The cover of Benjamin Dangl’s latest book, A World Where Many Worlds Fit, is both an invitation to and a representation of what is inside. Dangl, who currently teaches journalism at the University of Vermont, is the author of three books on current and historical movements for social justice in Latin America. In addition, he spent many years as a traveling journalist covering social upheavals, protests conflicts and politics around the world.
Thus, it makes perfect sense that his most recent work is inspired by those travels and the experiences they engendered. Composed of a well-balanced composite of poetry and photographs, A World Where Many Worlds Fit is simultaneously a journal of places visited, the journeys taken in between and the perspective of a north American committed to be more than an onlooker but because of circumstances, still not one with the people and places he encounters.
The poems describe a multitude of phenomena. Celebrations of the people, aftermaths of uprisings, precipitous bus rides through mountains and hostile territory. The legacy of dictatorships are discovered in the marks of bullets fired by authoritarian militaries. The raging flood of a river is described in dreamlike phrases of poetry. Another river bears the bodies of the dead on their pyres as they float down the Ganges away from Varanasi, the burning ground. Yet another river catches fire because of the waste produced by the mining company that owns its name.
Divided into six sections, each section contains a number of poems related to the title of that section. The reader enters the journey with the poet, who describes the departure and the arrivals. From seasickness at the journey’s beginning “across the invisible dark of night” to the road homeward, the trips recounted by Dangl chronicle an odyssey across lands unfamiliar with histories reflecting both the strength of those who lived it and the brutal regimes—local and invader—that influenced it. Each entry unfolds in phrases reflecting Dangl’s political understanding, personal wonder and sense of adventure.

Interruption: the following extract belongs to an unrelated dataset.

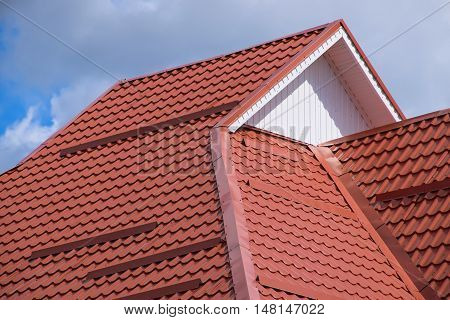 The roof of corrugated sheet red orange. Roofing of metal profile wavy shape. poster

There are poems here that consider the vastness of history; its cruelty and its conflicts with its own past. There are other poems that sweep the reader into the center of a city where a drunken crowd of celebrants weaves and dances, their children swept up in the joy of celebration. Then there descriptions of natural beauty, human attempts to tame that beauty and the occasionally ugly result. There are juxtapositions of that which has been around so long it seems permanent with the newness of highways and the commercial detritus of globalized capital.
I would be remiss if I didn’t mention the photos in the book. Each photo is arranged across from a poem. Some reflect the moment or the scenery portrayed in the poem opposite. Others reflect a deeper sense, something that for the lack of a better term I would call a deeper consciousness, of the verse’s essence. The care that went into the placement of the photos is obvious. One imagines the conversations between poet and editors discussing that placement as they turn the pages.
Poetry is rarely a one time read. Trying to get its meanings almost always takes several passes through the text. This reality is probably one reason most people don’t bother to read poetry today. They don’t think they have the time, when in fact the truth is more likely that they don’t want to take the time. I don’t fault those who skip past poetry or consider it not at all. However, I think the contemplation it so often requires presents an opportunity the modern world rarely affords. One would do well to consider verse if for no other reason than the manner in which it alters the language in ways which can make us reconsider the world in which we live.
Benjamin Dangl’s collection of poems A World Where Many Worlds Fit does exactly that. More than a travelogue of places visited, it is also a journal of one human’s explorations of the human condition.